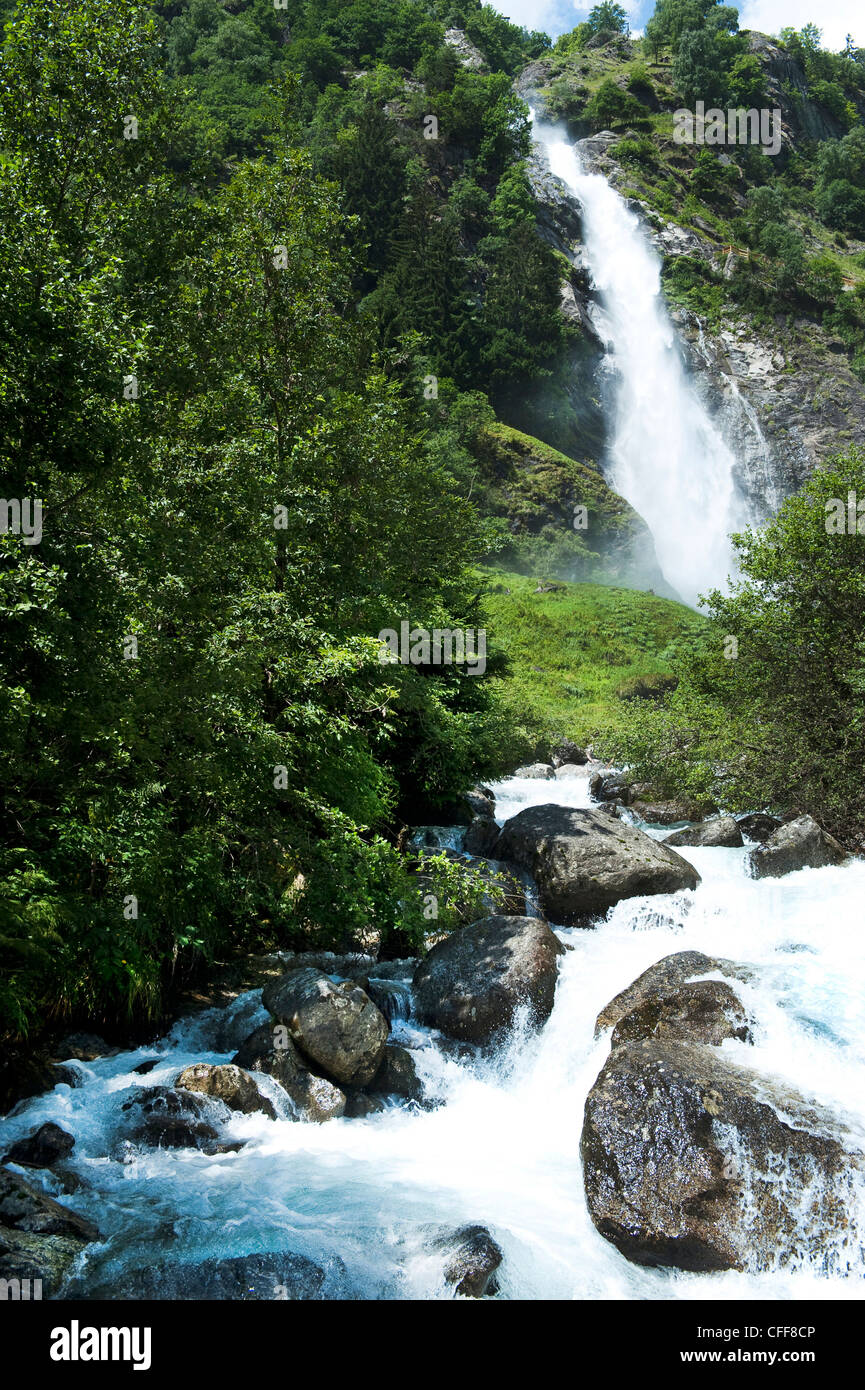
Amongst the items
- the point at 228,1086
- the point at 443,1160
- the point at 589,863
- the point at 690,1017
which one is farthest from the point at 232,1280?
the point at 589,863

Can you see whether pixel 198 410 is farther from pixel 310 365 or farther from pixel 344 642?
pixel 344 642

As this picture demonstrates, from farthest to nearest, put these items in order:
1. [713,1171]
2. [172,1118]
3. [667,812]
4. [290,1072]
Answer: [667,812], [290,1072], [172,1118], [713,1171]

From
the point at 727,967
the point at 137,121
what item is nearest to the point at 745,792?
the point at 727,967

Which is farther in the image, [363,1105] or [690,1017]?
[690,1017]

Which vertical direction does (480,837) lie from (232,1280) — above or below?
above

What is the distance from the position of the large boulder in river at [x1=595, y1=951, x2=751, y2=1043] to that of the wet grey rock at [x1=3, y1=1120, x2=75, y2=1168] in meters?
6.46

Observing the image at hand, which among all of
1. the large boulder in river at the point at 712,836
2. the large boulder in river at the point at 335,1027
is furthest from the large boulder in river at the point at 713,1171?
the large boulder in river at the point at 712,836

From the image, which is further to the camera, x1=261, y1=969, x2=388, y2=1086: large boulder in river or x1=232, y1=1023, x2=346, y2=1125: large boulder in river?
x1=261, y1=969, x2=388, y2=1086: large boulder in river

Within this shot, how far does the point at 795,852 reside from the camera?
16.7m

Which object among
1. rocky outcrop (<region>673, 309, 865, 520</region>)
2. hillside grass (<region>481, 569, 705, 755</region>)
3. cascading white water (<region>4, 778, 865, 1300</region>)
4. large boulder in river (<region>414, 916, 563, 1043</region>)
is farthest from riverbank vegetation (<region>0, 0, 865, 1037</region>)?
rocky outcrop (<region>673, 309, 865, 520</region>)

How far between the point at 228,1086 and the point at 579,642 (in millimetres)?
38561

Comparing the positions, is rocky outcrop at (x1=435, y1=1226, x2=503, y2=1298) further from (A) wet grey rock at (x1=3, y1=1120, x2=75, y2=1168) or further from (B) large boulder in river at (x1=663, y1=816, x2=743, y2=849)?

--

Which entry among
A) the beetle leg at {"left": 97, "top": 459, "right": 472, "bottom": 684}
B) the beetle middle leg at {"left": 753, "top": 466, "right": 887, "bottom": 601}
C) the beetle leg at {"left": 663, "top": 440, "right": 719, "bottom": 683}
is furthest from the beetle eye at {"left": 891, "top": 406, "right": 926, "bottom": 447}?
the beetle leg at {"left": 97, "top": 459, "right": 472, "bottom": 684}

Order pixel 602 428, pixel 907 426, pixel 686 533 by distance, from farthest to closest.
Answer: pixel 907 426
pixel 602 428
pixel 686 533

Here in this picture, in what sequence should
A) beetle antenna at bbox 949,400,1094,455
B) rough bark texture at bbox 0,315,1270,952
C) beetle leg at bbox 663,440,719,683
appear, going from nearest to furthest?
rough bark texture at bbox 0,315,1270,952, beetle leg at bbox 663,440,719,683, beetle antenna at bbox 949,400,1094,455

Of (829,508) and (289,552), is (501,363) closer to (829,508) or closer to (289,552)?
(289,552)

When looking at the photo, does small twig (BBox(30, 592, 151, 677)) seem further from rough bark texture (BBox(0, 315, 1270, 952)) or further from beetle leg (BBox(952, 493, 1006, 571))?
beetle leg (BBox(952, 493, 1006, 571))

### Exercise goal
Render the part of the records that opens with the line containing "Which is farther" and closes with the line containing "Comparing the positions, is" as a JSON list of strings, one string per line, omitting blank lines.

### Right answer
[
  "Which is farther in the image, [363,1105] or [690,1017]?",
  "[690,1017]",
  "Which vertical direction does (480,837) lie from (232,1280) — above or below?",
  "above",
  "What is the distance from the position of the large boulder in river at [x1=595, y1=951, x2=751, y2=1043] to that of the wet grey rock at [x1=3, y1=1120, x2=75, y2=1168] in meters?",
  "6.46",
  "Observing the image at hand, which among all of",
  "1. the large boulder in river at the point at 712,836",
  "2. the large boulder in river at the point at 335,1027",
  "is furthest from the large boulder in river at the point at 713,1171?",
  "the large boulder in river at the point at 712,836",
  "From the image, which is further to the camera, x1=261, y1=969, x2=388, y2=1086: large boulder in river or x1=232, y1=1023, x2=346, y2=1125: large boulder in river?",
  "x1=261, y1=969, x2=388, y2=1086: large boulder in river",
  "Within this shot, how far does the point at 795,852 reside from the camera?",
  "16.7m",
  "Which object among",
  "1. rocky outcrop (<region>673, 309, 865, 520</region>)",
  "2. hillside grass (<region>481, 569, 705, 755</region>)",
  "3. cascading white water (<region>4, 778, 865, 1300</region>)",
  "4. large boulder in river (<region>414, 916, 563, 1043</region>)",
  "is farthest from riverbank vegetation (<region>0, 0, 865, 1037</region>)?",
  "rocky outcrop (<region>673, 309, 865, 520</region>)",
  "How far between the point at 228,1086 and the point at 579,642 (in millimetres)?",
  "38561",
  "Comparing the positions, is rocky outcrop at (x1=435, y1=1226, x2=503, y2=1298) further from (A) wet grey rock at (x1=3, y1=1120, x2=75, y2=1168) or further from (B) large boulder in river at (x1=663, y1=816, x2=743, y2=849)?"
]